The storm was “likely to cause widespread destruction and coastal flooding along Baluchistan coast due to extremely heavy rainfall, gale [force] winds and associated storm surge”, Qamar-uz-Zaman Chaudhry, director-general of the Pakistan meteorological department, said on Tuesday.
He said the storm’s intensity was decelerating and would subside by evening.
Most of the 120,000 residents of the southwestern port city of Gwadar were moved to higher ground, Abdul Ghaffar Hoth, the city’s mayor, said.
People from other smaller towns were also moved inland to escape the cyclone.
“We have imposed an emergency in the district and asked the army and other forces to be on alert,” he said.
Residents said the latest cyclone had severed road and telephone links to the affected coastal region, hampering relief efforts.
At least three small boats were reported to have sunk and 18 fishing boats were missing.
A Pakistan navy official said 75 people stranded on four floundering vessels were rescued using helicopters.

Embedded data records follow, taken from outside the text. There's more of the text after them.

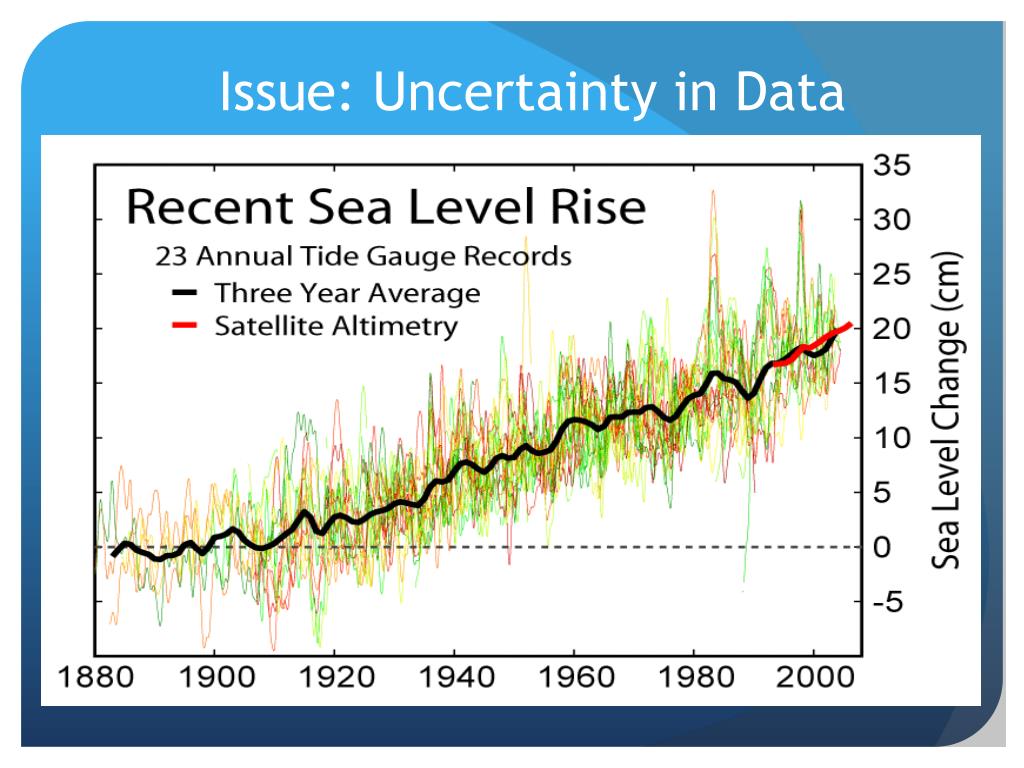 Issue: Uncertainty in Data

Recent Sea Level Rise
23 Annual Tide Gauge Records
Three Year Average
Satellite Altimetry

35
30
25
20
15
10
5
0
-5

Sea Level Change (cm)

1880 1900 1920 1940 1960 1980 2000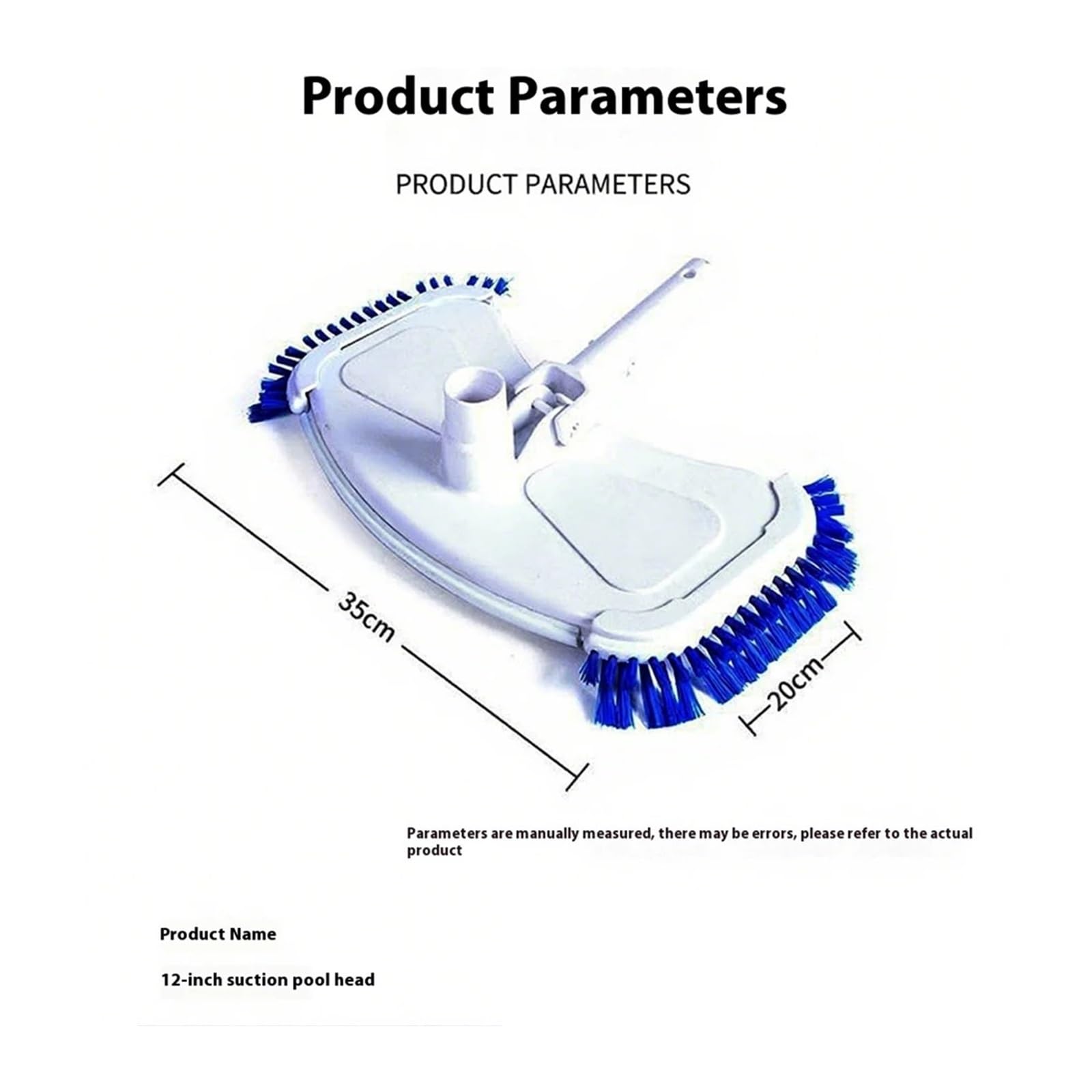 Product Parameters

PRODUCT PARAMETERS

35cm

20cm

Parameters are manually measured, there may be errors, please refer to the actual product

Product Name

12-inch suction pool head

Chaudhry said that the “worst appears to be over” for southern Sindh province, which was battered by the storm at the weekend, but that widespread rains would continue until late on Tuesday.
In Karachi, the clean-up was under way after the weekend storm, but many areas remained without electricity or drinking water, four people including an eight-year-old boy were electrocuted by fallen power lines and several riots broke out over the tense situation.
Al Jazeera’s Kamal Hyder said in Karachi: “The water resources of the city are badly contaminated, electric poles are down, telecommunications are down.
“The biggest concern now is that epidemics may follow if the clean-up is not done properly.”
Rains and floods also killed 38 people in neighbouring India over the weekend, raising the toll to 129 since the monsoon season set in four weeks ago, according to official reports.
The United Nations has offered to assist in national and local emergency relief efforts.